My goal for this blog is to provide super practical privacy and cybersecurity advice for people who don’t know about, don’t care about, or don’t have time to research the best ways to take control of their privacy and security. Here’s a breakdown of the most recent Equifax hack and the steps you should take to protect yourself.

What happened?

Equifax, one of the three main credit bureaus, was attacked by hackers on one of their systems during which they (the hackers) obtained access to 143 million Americans’ data. The odds are that you are a part of that number. The personal information they had access to included names, social security numbers, birth dates, addresses, and more.

Hackers and their tools are highly advanced in today’s world. It’s not surprising Equifax got hacked. They didn’t, however, act in a responsible fashion during or after the attack. Rather, they took a long time to realize they were infected and a long time to inform the public.
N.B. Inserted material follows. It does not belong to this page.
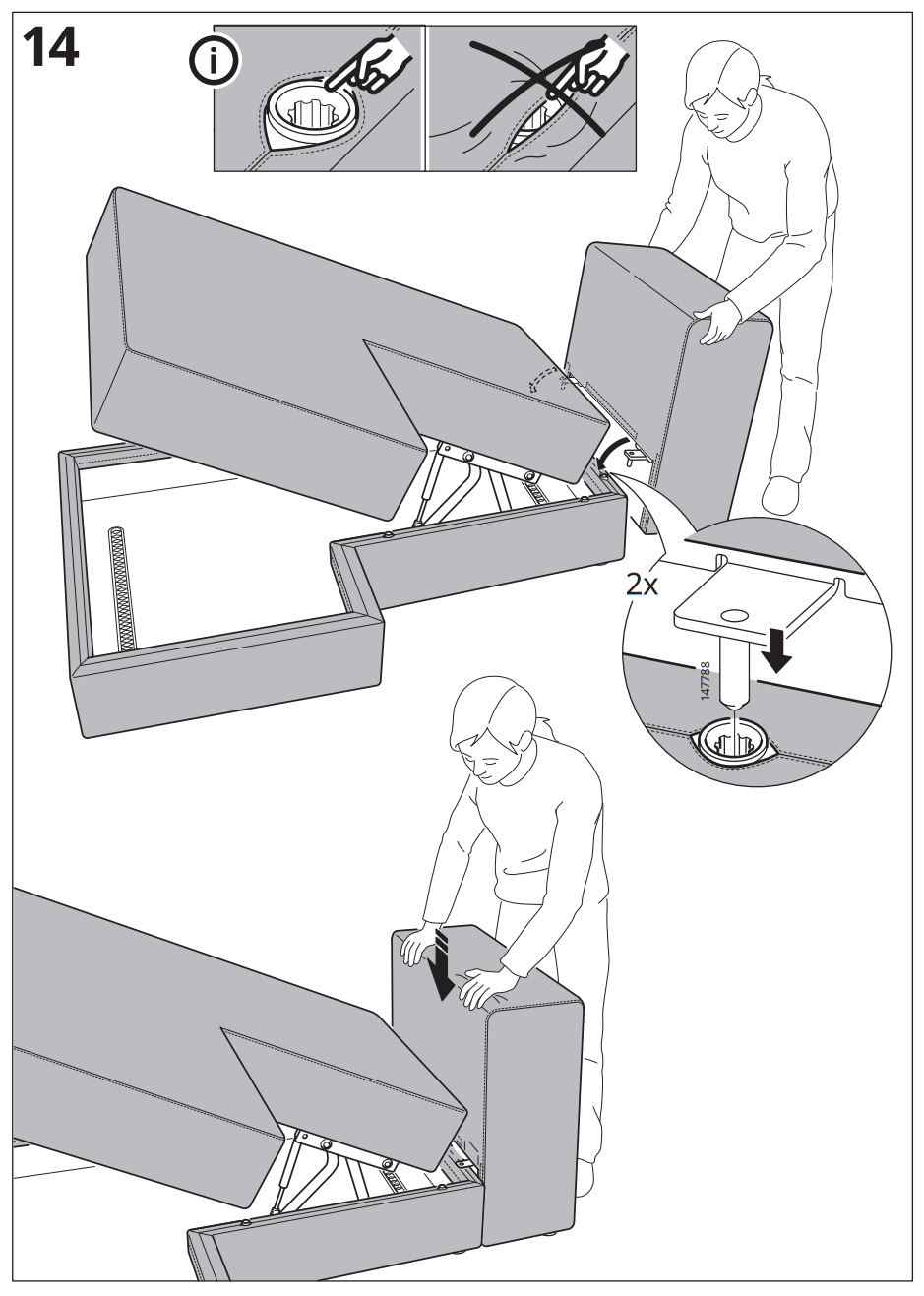 14

2x

147788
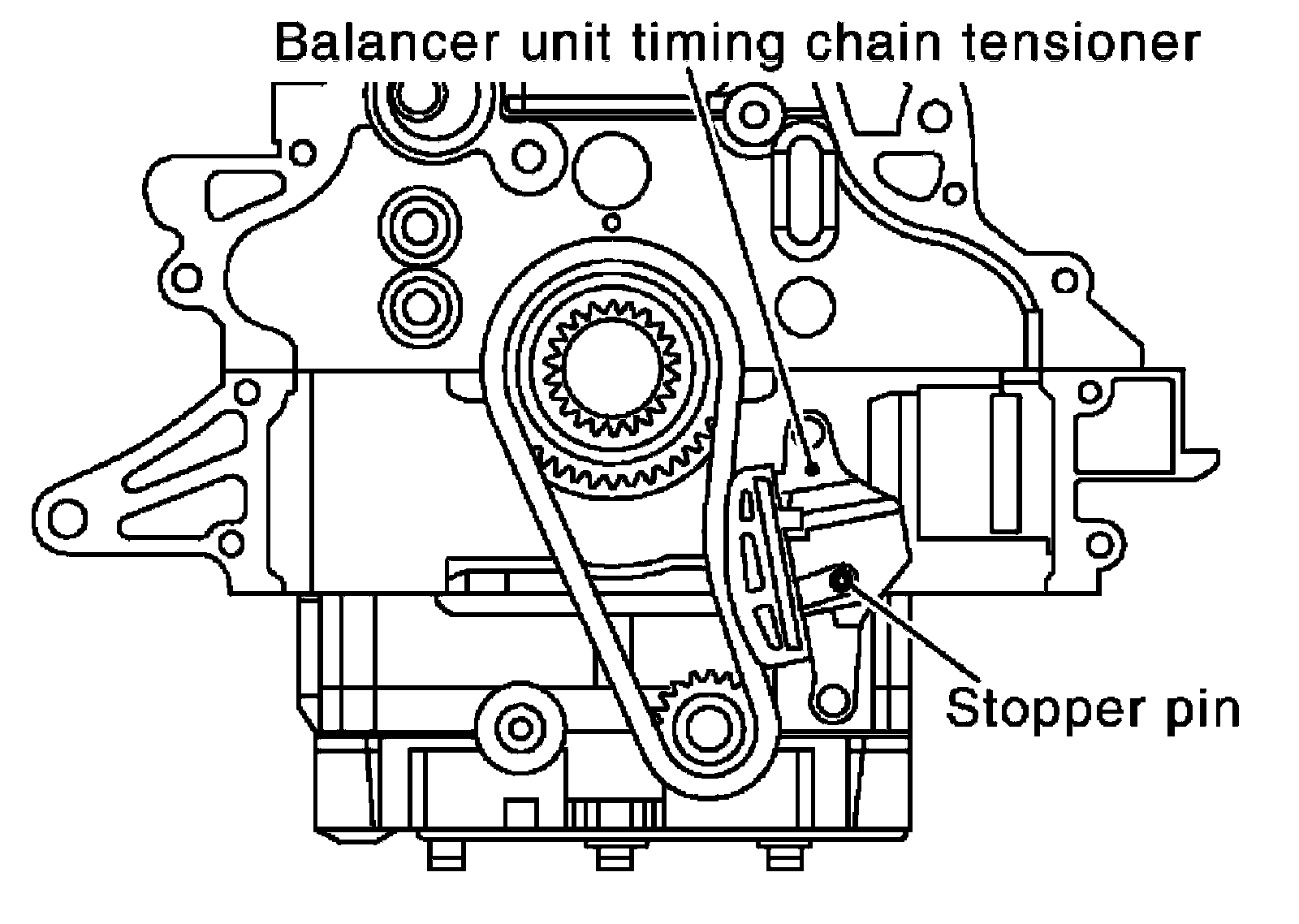 Balancer unit timing chain tensioner

Stopper pin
They have, arguably, the largest amount of Americans’ private information. They have information on people who are not even on the internet. A credit bureau, of all companies, since they make their money from our credit data, should take the most care when it comes to security.

So what do you do?

There are two things everyone should do.

  1. File a fraud alert with one of the credit bureaus. Personally, I wouldn't use Equifax. See above for why.
    • Fraud alerts are free, each bureau is required to inform the other two bureaus anytime one is filed, and it holds companies liable if they open credit lines in your name without notifying you (if, for example, a hacker takes your data and requests a line of credit).
    • Fraud alerts only last 90 days but they take about 5 minutes to file online.
    • How to file a fraud alert: 1. Go here: 2. Register an account 3. Click “add” under initial fraud alert and follow the instructions
  2. File your taxes as early as possible. The information hackers took during the Equifax breach allows them to file your tax return and have it mailed to them. This happened to me a few years ago. Not fun.

If you want to take it a step further, there’s another option. Assuming you won’t need a credit line (mortgage, credit card, loans) for awhile, I would recommend just freezing your credit. It will take about an hour of time because you will have to call all three credit bureaus. It will cost up to $30 dollars (varies by state, maximum of $10 per bureau).

Here’s the numbers, but I’m not giving you the $30! ;) Equifax (800) 685-1111 Experian (888) 397-3742 Trans-Union (800) 916-8800

One final note:

These recommendations are best-practice anytime a breach occurs that includes social security numbers. If you are ever worried that someone has gained access to your social security number (ie. you lost your card, etc.), following the recommended steps above with a few minutes of your time could save you a lot of headache down the road.